WHAT YOU NEED TO DO: Wherever pictures occur in the entries below, leave them out and retype the rest exactly.

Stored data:
• • • • • • •

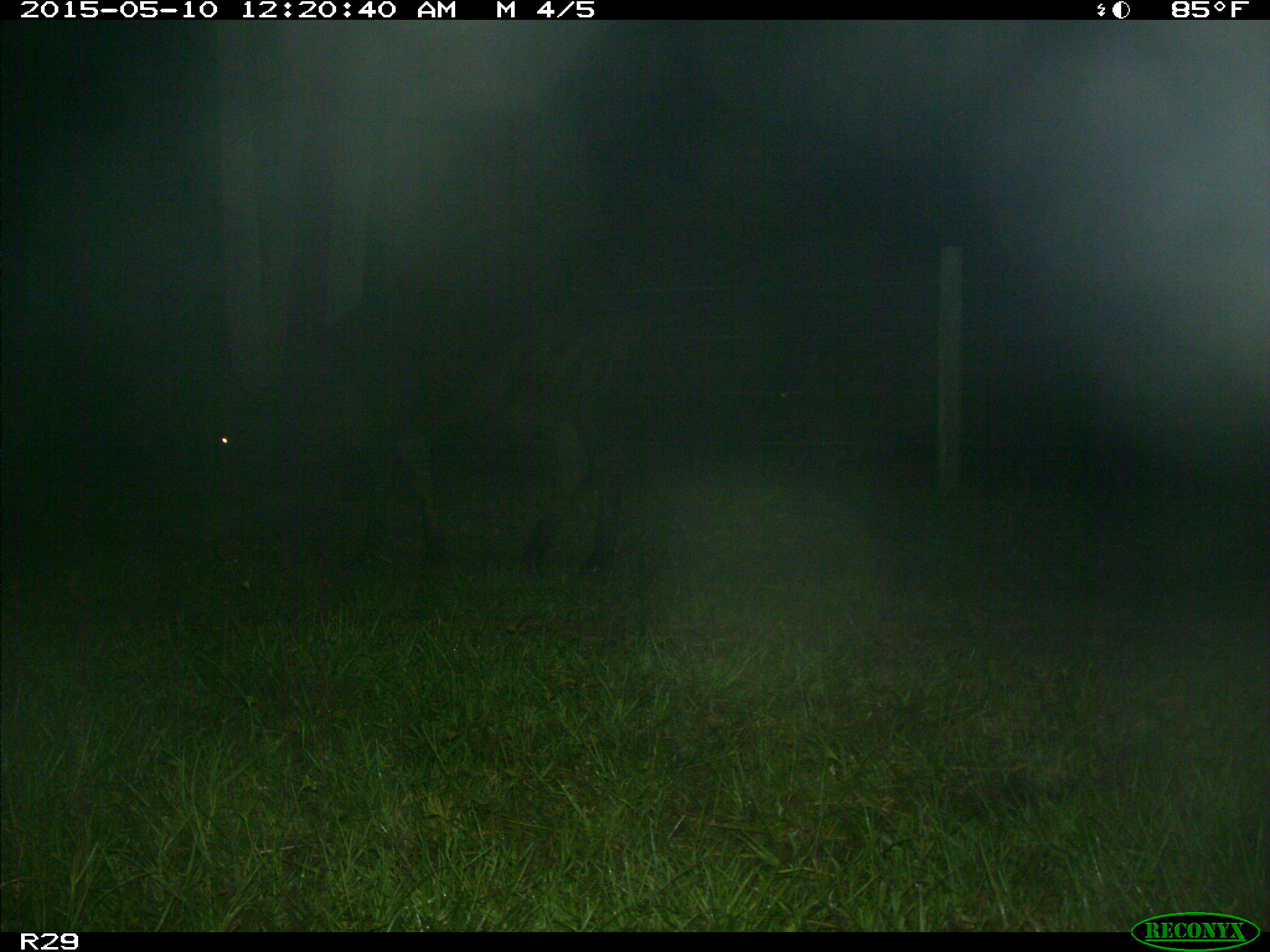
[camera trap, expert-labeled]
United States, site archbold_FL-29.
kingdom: Animalia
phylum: Chordata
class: Mammalia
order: Artiodactyla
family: Bovidae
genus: Bos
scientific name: Bos taurus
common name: domestic cow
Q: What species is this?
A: Bos taurus (domestic cow).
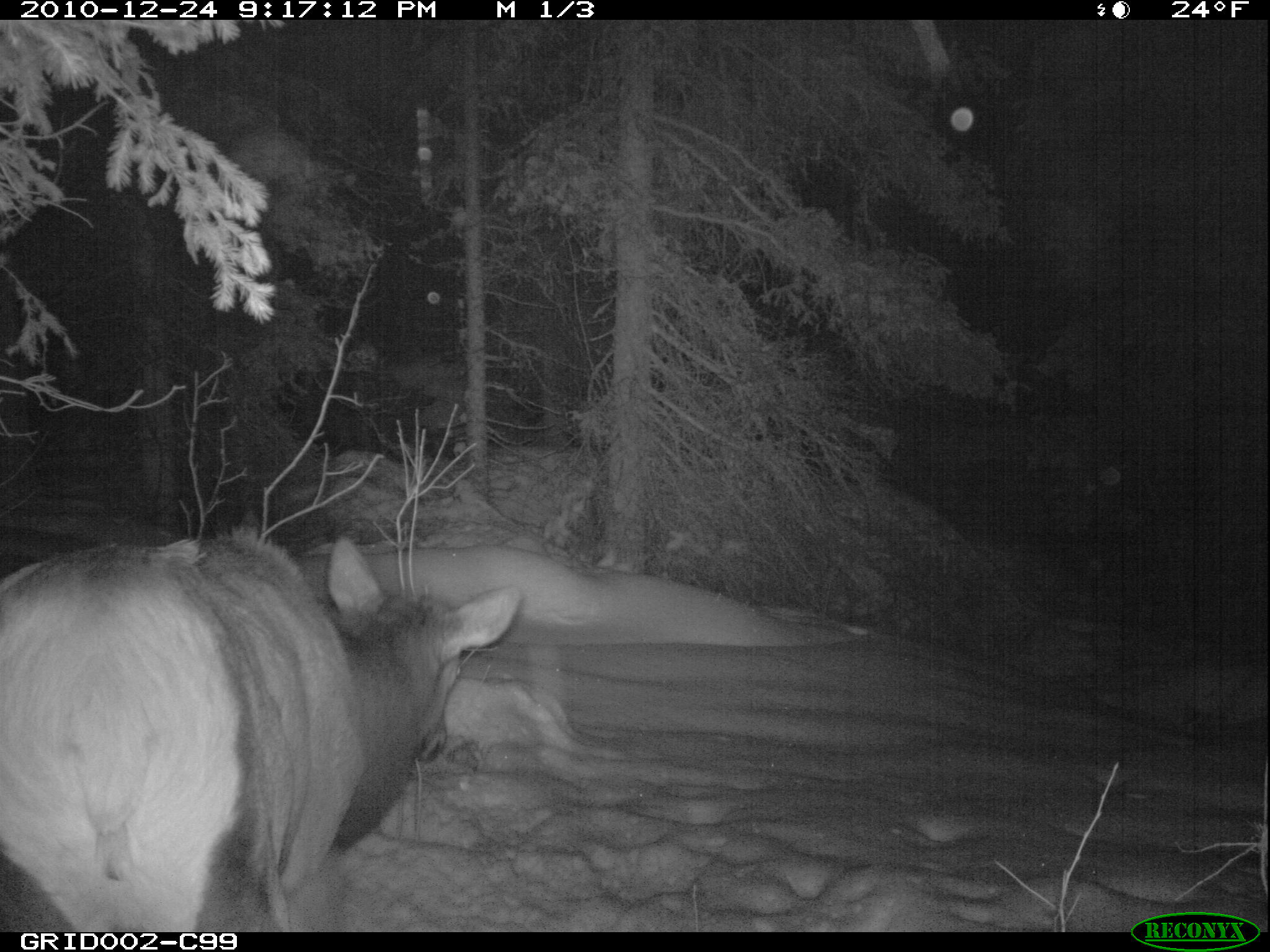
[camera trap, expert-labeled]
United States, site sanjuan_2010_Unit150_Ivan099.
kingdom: Animalia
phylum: Chordata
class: Mammalia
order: Artiodactyla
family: Cervidae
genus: Cervus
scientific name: Cervus elaphus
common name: red deer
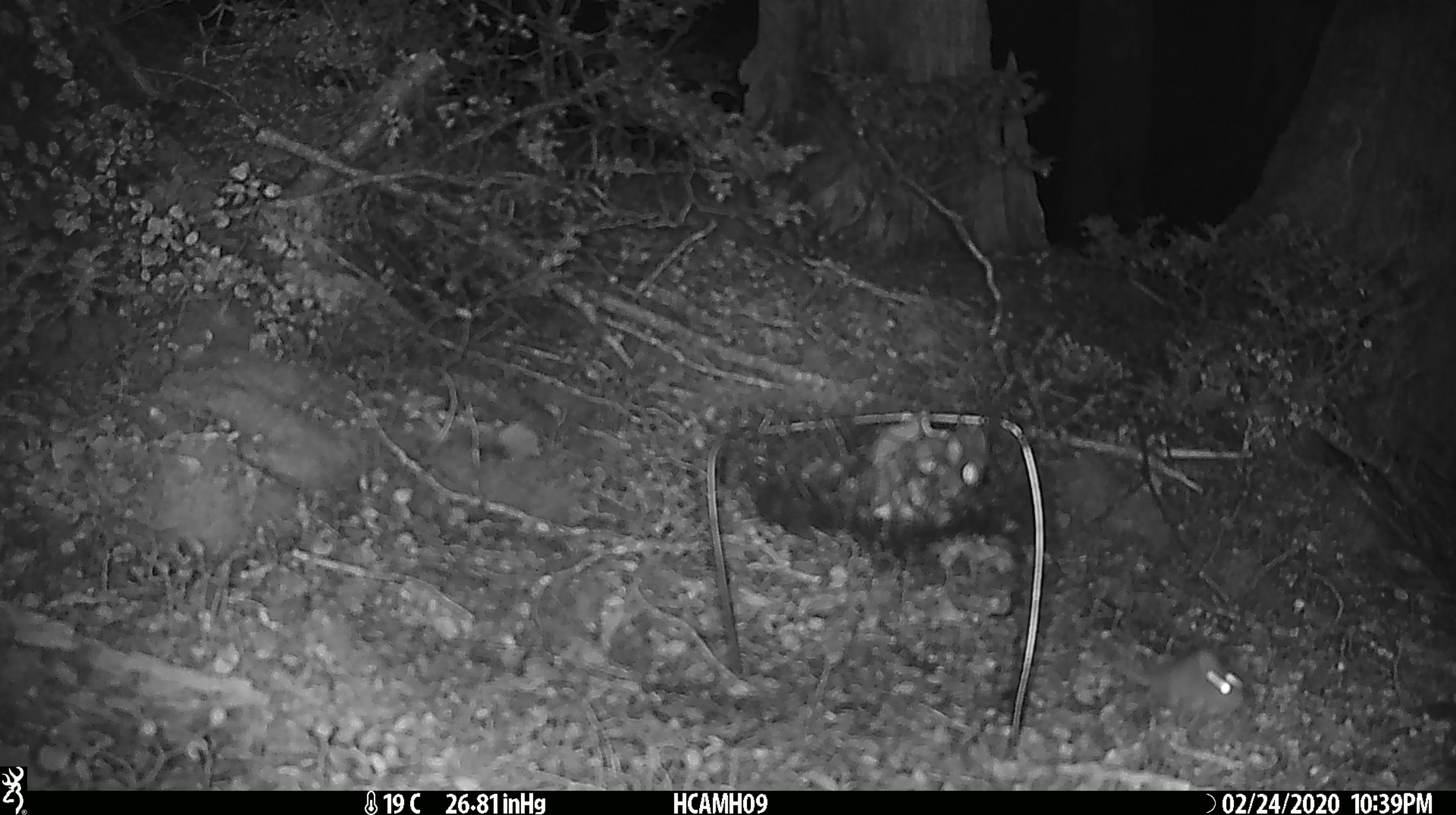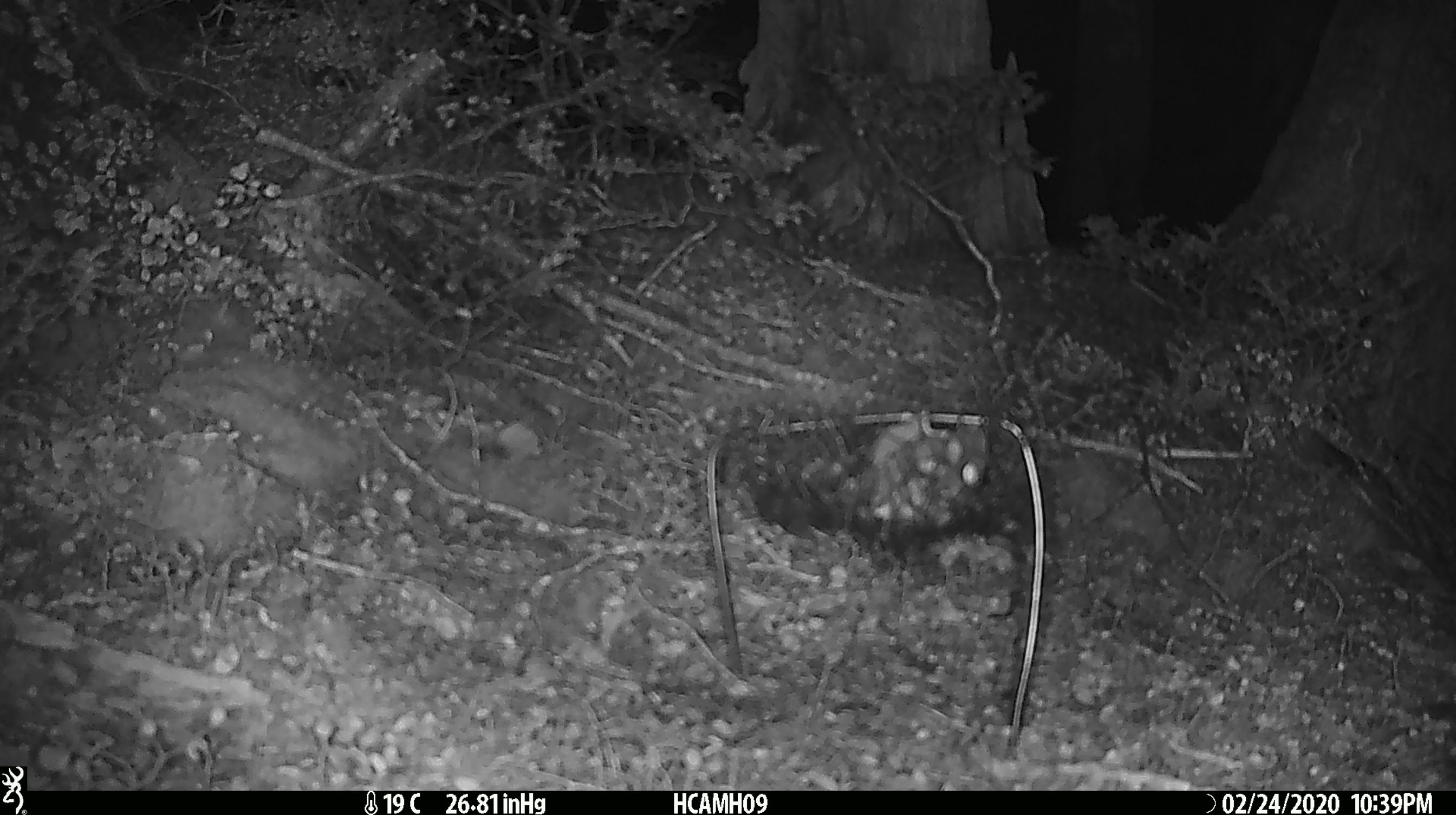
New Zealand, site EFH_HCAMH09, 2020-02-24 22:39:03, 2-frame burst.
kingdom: Animalia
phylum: Chordata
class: Mammalia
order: Rodentia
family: Muridae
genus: Mus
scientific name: Mus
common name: mouse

• • • • • • •

WRITTEN ANSWER:
[camera trap, expert-labeled]
United States, site archbold_FL-29.
kingdom: Animalia
phylum: Chordata
class: Mammalia
order: Artiodactyla
family: Bovidae
genus: Bos
scientific name: Bos taurus
common name: domestic cow
Q: What species is this?
A: Bos taurus (domestic cow).
[camera trap, expert-labeled]
United States, site sanjuan_2010_Unit150_Ivan099.
kingdom: Animalia
phylum: Chordata
class: Mammalia
order: Artiodactyla
family: Cervidae
genus: Cervus
scientific name: Cervus elaphus
common name: red deer
New Zealand, site EFH_HCAMH09, 2020-02-24 22:39:03, 2-frame burst.
kingdom: Animalia
phylum: Chordata
class: Mammalia
order: Rodentia
family: Muridae
genus: Mus
scientific name: Mus
common name: mouse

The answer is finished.